_TAREFAS PROPOSTAS_.
1 – Transforme em lista o parágrafo que começa com "A situação vivida por Christine", na reportagem sobre refugiados congoleses em Jardim Gramacho. Mantenha os fatos principais.
2 – Retome a reportagem sobre refugiados congoleses em Jardim Gramacho logo depois da última frase mostrada.

_TEXTO APRESENTADO_.
========================================

O sonho da cantora Christine Kamba, de 27 anos, de gravar seu primeiro CD gospel foi interrompido há dois anos pela guerra civil do Congo, que já dura mais de 20 anos. Ela teve que se refugiar no Brasil, mais precisamente em Jardim Gramacho, em Duque de Caxias, na Baixada Fluminense, junto com seus quatro filhos, por causa do conflito. Por aqui, em meio à pobreza e às precárias condições de vida, ela tenta retomar sua vida.
— Vivo de doações, de caridade. Também canto na rua em troca de dinheiro. Em termos financeiros, minha vida aqui está pior que no Congo. Não consigo nem creche para os meus filhos — lamentou.
De língua nativa francesa, ela frequenta duas vezes por semana um curso de Português para refugiados na Universidade do Estado do Rio de Janeiro (Uerj). Vencer o desafio de aprender a língua falada no Brasil não foi suficiente para garantir um emprego. A congolesa admite que sofre preconceito.
— Tem gente que não gosta nem de tocar na gente — desabafou.
A situação vivida por Christine é a mesma de pelo menos outras 60 famílias congolesas que vivem em Jardim Gramacho. O número é da Cáritas, uma entidade da Igreja Católica que atua diretamente junto aos refugiados. É a instituição também que ajuda os refugiados a legalizarem sua situação no país.
— Nosso trabalho é acolhê-los, orientá-los a respeito do processo de solicitação de refúgio e criar condições para que consigam se integrar e acessar as políticas públicas às quais têm direito — explicou Aline Thuller, coordenadora do Programa de Atendimento a Refugiados da Cáritas do Rio de Janeiro.
A congolesa Bernadete Umba, de 29 anos, está desempregada e vive com seus dois filhos em Jardim Gramacho:
— Estou no Brasil há um ano e cinco meses e fugi do meu país por causa da guerra. Trabalhava com vendas e decoração, mas desde que cheguei não consegui emprego. Morar em Jardim Gramacho é pior do que no Congo, mas é a opção que nós temos. As casas são ruins. O preconceito e o racismo aqui são muito fortes. Já cheguei a chorar por causa da aversão das pessoas, que diziam que a gente tinha filhos que nem porcos. Comecei a fazer o curso de Português para batalhar alguma coisa melhor.

========================================

_ENTRADAS DE DADOS_.
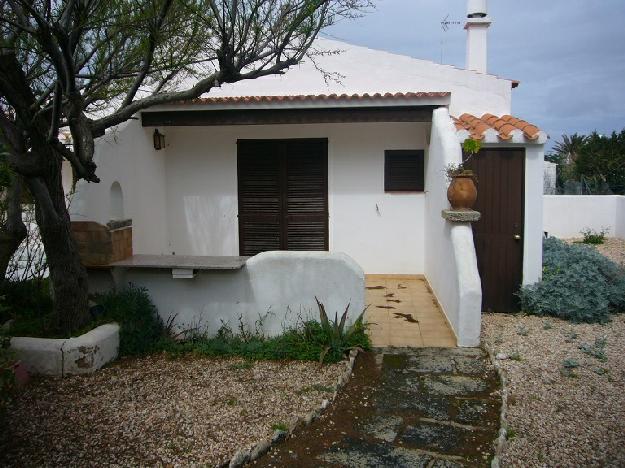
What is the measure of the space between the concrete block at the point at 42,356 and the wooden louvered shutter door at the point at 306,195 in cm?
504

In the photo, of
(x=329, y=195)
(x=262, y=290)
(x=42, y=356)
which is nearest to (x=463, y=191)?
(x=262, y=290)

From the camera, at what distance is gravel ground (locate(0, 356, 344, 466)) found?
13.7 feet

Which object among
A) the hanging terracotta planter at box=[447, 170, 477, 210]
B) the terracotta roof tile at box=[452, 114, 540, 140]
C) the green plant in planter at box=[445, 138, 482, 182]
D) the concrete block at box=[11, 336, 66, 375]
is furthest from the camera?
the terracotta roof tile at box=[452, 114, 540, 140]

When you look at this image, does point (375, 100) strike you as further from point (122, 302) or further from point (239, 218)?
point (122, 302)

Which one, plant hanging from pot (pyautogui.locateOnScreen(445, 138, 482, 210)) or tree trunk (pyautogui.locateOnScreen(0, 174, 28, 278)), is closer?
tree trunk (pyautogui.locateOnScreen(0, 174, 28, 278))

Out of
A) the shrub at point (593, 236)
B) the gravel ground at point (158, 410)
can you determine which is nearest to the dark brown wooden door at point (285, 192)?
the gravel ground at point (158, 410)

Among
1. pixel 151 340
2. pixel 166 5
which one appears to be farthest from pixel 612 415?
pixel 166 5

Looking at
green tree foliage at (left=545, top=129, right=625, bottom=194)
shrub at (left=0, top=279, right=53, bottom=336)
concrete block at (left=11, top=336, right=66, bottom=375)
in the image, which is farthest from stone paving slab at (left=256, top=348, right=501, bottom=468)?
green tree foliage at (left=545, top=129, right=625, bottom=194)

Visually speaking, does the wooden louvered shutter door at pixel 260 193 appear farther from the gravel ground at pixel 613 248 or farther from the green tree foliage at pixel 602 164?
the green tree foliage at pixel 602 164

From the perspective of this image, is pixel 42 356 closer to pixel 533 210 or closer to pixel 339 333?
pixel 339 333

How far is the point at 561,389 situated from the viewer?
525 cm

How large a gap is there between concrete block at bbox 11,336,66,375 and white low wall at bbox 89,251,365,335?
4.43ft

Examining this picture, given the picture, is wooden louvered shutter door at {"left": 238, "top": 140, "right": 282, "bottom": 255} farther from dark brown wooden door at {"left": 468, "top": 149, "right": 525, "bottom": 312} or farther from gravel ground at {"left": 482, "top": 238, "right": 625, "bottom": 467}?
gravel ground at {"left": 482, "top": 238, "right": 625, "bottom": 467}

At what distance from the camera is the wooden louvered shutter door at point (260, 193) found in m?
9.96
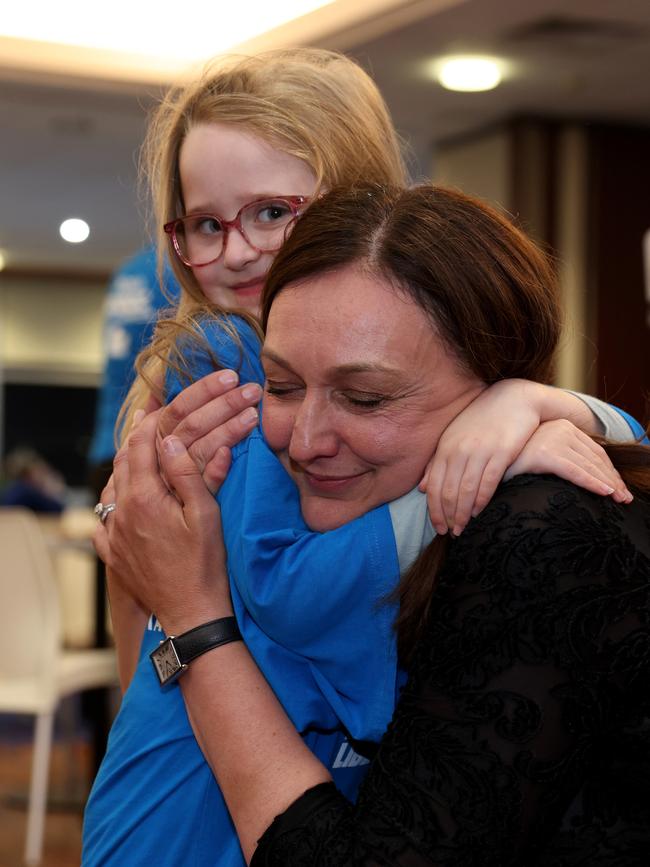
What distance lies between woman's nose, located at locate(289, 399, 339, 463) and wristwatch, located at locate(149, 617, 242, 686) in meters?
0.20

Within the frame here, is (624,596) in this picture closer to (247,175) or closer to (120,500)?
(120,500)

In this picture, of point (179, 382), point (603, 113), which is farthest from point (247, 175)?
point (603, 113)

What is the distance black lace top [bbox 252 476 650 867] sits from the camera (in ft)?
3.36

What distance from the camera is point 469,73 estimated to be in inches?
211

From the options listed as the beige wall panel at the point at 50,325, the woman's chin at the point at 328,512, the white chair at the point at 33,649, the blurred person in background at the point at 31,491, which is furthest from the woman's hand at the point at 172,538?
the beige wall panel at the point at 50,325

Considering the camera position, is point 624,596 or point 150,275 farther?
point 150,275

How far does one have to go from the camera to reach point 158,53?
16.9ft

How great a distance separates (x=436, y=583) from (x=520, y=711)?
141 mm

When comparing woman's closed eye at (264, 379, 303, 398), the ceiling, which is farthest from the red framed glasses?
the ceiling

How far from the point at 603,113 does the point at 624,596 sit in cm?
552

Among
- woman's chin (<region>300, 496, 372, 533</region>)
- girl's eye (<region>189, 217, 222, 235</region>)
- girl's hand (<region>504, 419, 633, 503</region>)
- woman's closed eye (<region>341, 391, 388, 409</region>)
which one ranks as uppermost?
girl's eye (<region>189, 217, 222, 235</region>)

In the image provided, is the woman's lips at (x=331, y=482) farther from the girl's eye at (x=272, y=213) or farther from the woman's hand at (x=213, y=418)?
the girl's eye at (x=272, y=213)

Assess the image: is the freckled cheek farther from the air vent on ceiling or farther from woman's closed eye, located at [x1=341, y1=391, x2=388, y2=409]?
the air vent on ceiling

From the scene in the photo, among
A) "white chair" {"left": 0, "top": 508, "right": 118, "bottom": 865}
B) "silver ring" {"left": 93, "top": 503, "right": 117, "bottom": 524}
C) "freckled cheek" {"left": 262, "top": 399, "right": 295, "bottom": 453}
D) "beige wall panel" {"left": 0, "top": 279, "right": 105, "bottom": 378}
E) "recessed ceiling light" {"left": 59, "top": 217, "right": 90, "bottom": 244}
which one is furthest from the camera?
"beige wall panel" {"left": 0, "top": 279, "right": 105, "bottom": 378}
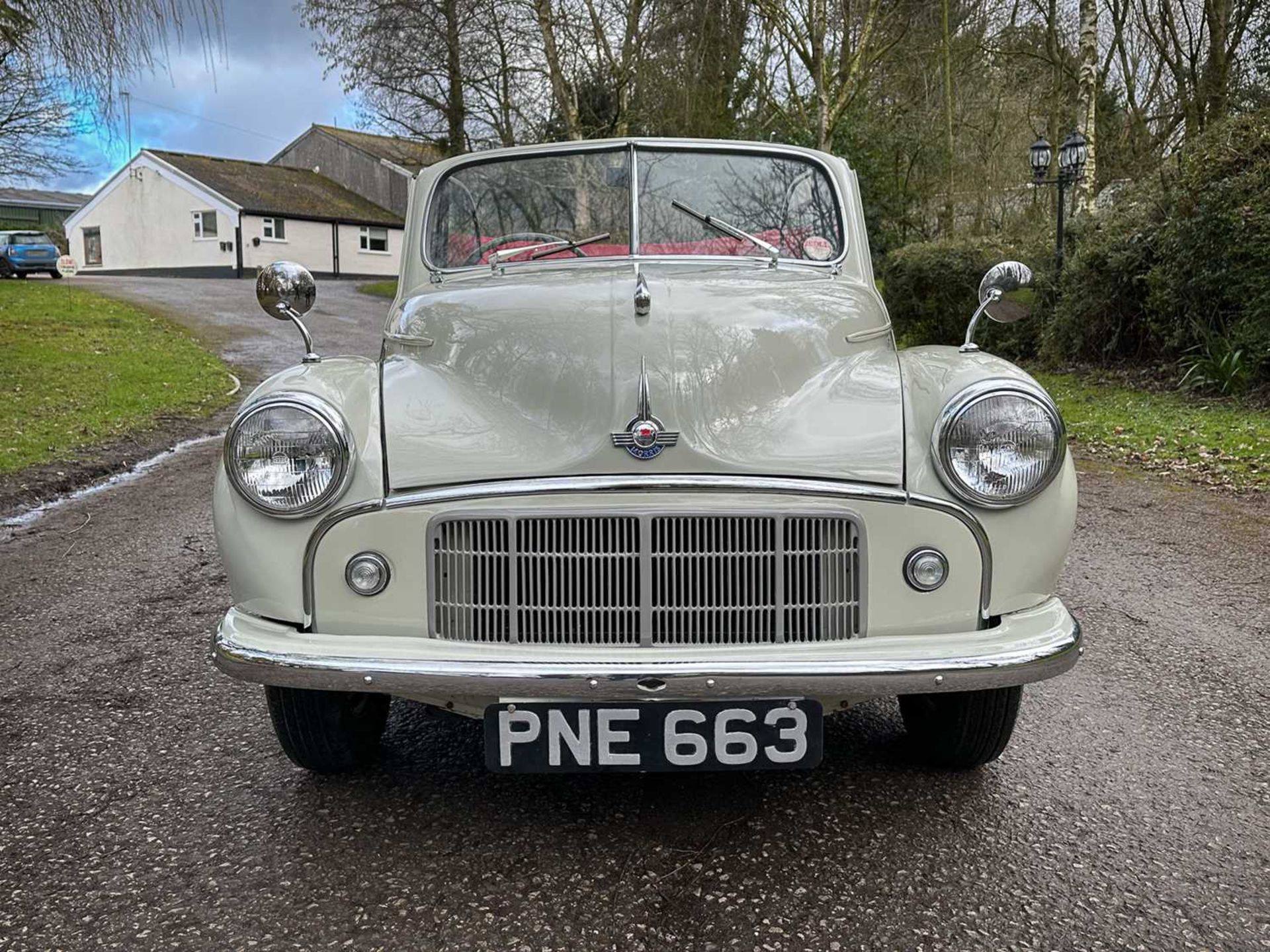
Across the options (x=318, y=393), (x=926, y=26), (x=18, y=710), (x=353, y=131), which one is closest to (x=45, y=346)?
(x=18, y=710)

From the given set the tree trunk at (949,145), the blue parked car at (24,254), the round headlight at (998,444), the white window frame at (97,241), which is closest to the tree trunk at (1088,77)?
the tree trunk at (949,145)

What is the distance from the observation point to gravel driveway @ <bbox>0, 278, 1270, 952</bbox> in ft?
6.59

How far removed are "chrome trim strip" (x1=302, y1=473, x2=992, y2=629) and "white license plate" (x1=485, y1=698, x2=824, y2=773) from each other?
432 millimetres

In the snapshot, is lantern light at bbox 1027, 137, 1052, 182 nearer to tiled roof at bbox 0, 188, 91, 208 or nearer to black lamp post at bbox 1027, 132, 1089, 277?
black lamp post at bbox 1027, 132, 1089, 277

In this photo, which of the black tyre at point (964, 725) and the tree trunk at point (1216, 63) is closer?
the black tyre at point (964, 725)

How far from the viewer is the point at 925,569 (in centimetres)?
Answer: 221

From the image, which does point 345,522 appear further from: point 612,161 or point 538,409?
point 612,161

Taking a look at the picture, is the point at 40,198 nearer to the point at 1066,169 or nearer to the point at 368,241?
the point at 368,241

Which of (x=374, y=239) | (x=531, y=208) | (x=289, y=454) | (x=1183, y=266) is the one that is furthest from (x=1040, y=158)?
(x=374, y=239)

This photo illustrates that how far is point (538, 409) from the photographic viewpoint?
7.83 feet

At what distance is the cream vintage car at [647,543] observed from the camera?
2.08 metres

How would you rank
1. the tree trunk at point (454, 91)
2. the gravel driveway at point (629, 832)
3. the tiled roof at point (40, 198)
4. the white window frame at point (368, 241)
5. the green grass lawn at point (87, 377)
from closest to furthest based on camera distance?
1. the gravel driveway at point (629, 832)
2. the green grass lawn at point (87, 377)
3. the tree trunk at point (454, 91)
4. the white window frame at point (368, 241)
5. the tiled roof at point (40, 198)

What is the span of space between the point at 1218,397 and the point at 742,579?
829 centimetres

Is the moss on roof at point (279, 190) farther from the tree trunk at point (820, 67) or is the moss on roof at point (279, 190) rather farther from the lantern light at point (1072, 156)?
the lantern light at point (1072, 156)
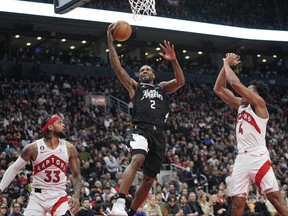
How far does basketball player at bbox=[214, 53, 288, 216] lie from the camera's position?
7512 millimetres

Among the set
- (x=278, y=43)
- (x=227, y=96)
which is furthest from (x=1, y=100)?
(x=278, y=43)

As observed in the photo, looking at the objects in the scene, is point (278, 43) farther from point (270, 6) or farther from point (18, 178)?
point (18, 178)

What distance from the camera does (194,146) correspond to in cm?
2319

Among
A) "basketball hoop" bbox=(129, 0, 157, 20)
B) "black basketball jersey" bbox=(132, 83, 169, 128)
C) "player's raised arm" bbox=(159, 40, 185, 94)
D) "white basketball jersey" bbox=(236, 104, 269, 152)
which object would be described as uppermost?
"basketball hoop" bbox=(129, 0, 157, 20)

========================================

_RESPOSTAS DADAS_.
1 –
- Pelo menos outras 60 famílias congolesas que moram em Jardim Gramacho vivem a mesma situação de Christine.
- Esse número é da Cáritas, entidade da Igreja Católica que trabalha diretamente com os refugiados.
- A Cáritas também ajuda os refugiados a regularizar sua situação no país.

2 –
Em Gramacho
Além da Cáritas, as 60 famílias refugiadas são assistidas pelo Centro de Referência de Assistência Social (Cras) da região. São, ao todo, quase 200 pessoas.
No estado
Ainda segundo dados da Cáritas, existem 901 congoleses reconhecidos como refugiados em todo o Rio e outros 612 aguardando uma resposta do governo brasileiro.
Como ajudar
Para ajudar a Cáritas Rio, as pessoas podem doar por depósito (Bradesco / Ag.: 0814 / CC: 76565-1 / CNPJ 34267971/0001-14) ou através do site (www.caritas-rj.org.br). As doações têm fins diversos, como garantir auxílio emergencial para os casos mais vulneráveis, custear abrigo seguro, apoiar inserção profissional e pagar medicamentos.
A guerra
O conflito entre a Aliança de Patriotas por um Congo Livre e Soberano (APCLS), formado por homens da etnia hunde, e as Forças Democráticas para a Liberação de Ruanda (FDLR), de hutus, esconde o interesse pelo controle das riquezas minerais do país, onde se encontra facilmente ouro e diamante. As mulheres e crianças são os principais alvos dos rebeldes.
Refugiado
É a pessoa que é perseguida devido à sua raça, religião, nacionalidade, ou por causa de uma guerra local, que se encontra fora do seu país de origem e que não pode, ou não quer retornar ao mesmo. Se conseguir a documentação necessária, não vive em situação irregular no país que o acolheu.